The following Python script scrapes payroll data from the following website: http://kanview.ks.gov/

"KanView is an online solution that brings better visibility, openness, and accountability to Kansas State Government. KanView contains data related to Government spending and income, allowing Kansas taxpayers an inside look at Government financial activity."

The script scrapes the payroll data for the Fort Hays State University (https://www.fhsu.edu/) using Selenium drive along with Beautiful soup parsing library. It stores the scraped results in a Pandas DataFrame. It converts the DataFrame into a corresponding JSON object. It finally writes the JSON object into a json file in your local file system.

In [None]:
%%bash
chmod 777 /tmp
mkdir data
apt-get update --allow-unauthenticated 
apt-get update -y --fix-missing 
pip install selenium
apt-get install chromium-chromedriver -y --fix-missing
pip install joblib
apt-get update --fix-missing

Get:1 http://security.ubuntu.com/ubuntu bionic-security InRelease [88.7 kB]
Ign:2 https://developer.download.nvidia.com/compute/cuda/repos/ubuntu1804/x86_64  InRelease
Get:3 https://cloud.r-project.org/bin/linux/ubuntu bionic-cran40/ InRelease [3,626 B]
Get:4 http://ppa.launchpad.net/c2d4u.team/c2d4u4.0+/ubuntu bionic InRelease [15.9 kB]
Hit:5 http://archive.ubuntu.com/ubuntu bionic InRelease
Ign:6 https://developer.download.nvidia.com/compute/machine-learning/repos/ubuntu1804/x86_64  InRelease
Get:7 https://developer.download.nvidia.com/compute/cuda/repos/ubuntu1804/x86_64  Release [697 B]
Hit:8 https://developer.download.nvidia.com/compute/machine-learning/repos/ubuntu1804/x86_64  Release
Get:9 https://developer.download.nvidia.com/compute/cuda/repos/ubuntu1804/x86_64  Release.gpg [836 B]
Get:10 http://archive.ubuntu.com/ubuntu bionic-updates InRelease [88.7 kB]
Get:11 http://security.ubuntu.com/ubuntu bionic-security/universe amd64 Packages [1,396 kB]
Hit:12 http://ppa.launchpad.net

In [None]:
## Headless Browser with BeautifulSoup
import selenium
from bs4 import BeautifulSoup
from selenium import webdriver
from selenium.webdriver.chrome.options import Options

import re                      # for handling regular expressions
import pandas as pd            # using pandas library
from tabulate import tabulate  # tabulate, which takes a list of lists or another tabular data type as the first argument, and outputs a nicely formatted plain-text table


options = Options()
options.add_argument('--headless')
options.add_argument('--no-sandbox')
options.add_argument('--disable-dev-shm-usage')
options.binary_location = '/usr/bin/chromium-browser'

driver = webdriver.Chrome(executable_path='/usr/bin/chromedriver', options = options)
driver.get("http://kanview.ks.gov/PayRates/PayRates_Agency.aspx")

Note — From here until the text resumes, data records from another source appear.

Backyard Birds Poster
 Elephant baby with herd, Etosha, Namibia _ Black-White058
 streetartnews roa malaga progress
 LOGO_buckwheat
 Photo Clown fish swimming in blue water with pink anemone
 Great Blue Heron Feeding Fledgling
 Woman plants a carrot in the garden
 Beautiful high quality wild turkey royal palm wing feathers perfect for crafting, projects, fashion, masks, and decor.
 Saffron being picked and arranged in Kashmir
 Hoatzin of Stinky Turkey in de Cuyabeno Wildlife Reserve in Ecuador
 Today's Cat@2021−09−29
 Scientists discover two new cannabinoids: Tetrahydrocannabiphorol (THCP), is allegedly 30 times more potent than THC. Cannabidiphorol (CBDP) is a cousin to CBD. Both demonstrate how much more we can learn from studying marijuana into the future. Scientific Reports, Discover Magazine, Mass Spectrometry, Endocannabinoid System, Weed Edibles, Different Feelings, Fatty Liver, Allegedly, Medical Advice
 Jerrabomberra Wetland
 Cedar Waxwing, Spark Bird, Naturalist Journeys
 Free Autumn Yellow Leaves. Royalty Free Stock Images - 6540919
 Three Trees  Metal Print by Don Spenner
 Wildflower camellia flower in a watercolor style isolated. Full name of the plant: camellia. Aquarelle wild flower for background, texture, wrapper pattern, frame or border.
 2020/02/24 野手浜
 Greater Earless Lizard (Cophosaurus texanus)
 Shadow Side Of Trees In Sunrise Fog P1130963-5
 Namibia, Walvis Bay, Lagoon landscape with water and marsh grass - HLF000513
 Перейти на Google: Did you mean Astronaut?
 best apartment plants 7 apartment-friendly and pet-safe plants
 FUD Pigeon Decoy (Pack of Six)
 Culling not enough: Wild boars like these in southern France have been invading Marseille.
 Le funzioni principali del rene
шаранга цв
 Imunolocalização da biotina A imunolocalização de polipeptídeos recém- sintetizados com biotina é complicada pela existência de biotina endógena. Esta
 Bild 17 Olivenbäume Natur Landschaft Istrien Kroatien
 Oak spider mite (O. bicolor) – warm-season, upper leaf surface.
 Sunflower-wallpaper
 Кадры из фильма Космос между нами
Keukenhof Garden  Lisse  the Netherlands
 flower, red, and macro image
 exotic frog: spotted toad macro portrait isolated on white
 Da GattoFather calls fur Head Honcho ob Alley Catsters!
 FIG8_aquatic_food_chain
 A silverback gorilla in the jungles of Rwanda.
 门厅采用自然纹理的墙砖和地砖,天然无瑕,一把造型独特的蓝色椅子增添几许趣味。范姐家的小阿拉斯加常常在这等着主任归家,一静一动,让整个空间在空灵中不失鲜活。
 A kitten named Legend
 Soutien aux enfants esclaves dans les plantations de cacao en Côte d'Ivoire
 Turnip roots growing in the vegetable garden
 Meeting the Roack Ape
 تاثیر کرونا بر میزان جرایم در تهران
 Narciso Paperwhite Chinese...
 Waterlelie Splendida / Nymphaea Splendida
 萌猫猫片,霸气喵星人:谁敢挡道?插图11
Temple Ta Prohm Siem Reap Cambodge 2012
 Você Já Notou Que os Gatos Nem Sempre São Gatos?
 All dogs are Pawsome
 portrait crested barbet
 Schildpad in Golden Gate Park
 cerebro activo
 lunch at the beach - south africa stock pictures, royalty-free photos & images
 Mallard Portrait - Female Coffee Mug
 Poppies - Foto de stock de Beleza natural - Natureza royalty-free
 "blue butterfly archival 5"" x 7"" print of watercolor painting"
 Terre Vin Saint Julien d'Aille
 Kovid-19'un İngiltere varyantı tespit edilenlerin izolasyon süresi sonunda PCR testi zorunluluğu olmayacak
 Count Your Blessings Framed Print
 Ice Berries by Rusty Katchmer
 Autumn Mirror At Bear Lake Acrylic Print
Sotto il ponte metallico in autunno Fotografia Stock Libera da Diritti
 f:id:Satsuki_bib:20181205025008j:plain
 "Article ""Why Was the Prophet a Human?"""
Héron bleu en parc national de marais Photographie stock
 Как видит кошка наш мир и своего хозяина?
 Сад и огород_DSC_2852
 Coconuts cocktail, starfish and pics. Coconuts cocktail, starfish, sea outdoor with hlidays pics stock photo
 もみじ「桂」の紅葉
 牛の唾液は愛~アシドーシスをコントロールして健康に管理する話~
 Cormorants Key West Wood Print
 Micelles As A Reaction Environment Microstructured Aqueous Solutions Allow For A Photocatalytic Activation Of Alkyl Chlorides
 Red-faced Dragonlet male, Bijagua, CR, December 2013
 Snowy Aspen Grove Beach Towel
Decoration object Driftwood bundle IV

#After opening the url above, Selenium clicks the specific agency link, in this case FHSU (Fort Hays State University)
python_button = driver.find_element_by_id('MainContent_uxLevel1_Agencies_uxAgencyBtn_87') #FHSU
python_button.click() #click fhsu link


#Selenium hands the page source to Beautiful Soup
soup_level1=BeautifulSoup(driver.page_source, 'lxml')


datalist = [] #empty list
x = 0 #counter

#Beautiful Soup finds all Job Title links on the agency page and the loop begins
for link in soup_level1.find_all('a', id=re.compile("^MainContent_uxLevel2_JobTitles_uxJobTitleBtn_")):
    
    #Selenium visits each Job Title page
    python_button = driver.find_element_by_id('MainContent_uxLevel2_JobTitles_uxJobTitleBtn_' + str(x))
    python_button.click() #click link
    
    #Selenium hands of the source of the specific job page to Beautiful Soup
    soup_level2=BeautifulSoup(driver.page_source, 'lxml')

    #Beautiful Soup grabs the HTML table on the page
    table = soup_level2.find_all('table')[0]
    
    #Giving the HTML table to pandas to put in a dataframe object
    df = pd.read_html(str(table),header=0)
    
    #Store the dataframe in a list
    datalist.append(df[0])
    
    #Ask Selenium to click the back button
    driver.execute_script("window.history.go(-1)") 
    
    #increment the counter variable before starting the loop over
    x += 1
    
    #end loop block
    
#loop has completed

#end the Selenium browser session
driver.quit()


In [None]:
#combine all pandas dataframes in the list into one big dataframe
result = pd.concat([pd.DataFrame(datalist[i]) for i in range(len(datalist))],ignore_index=True)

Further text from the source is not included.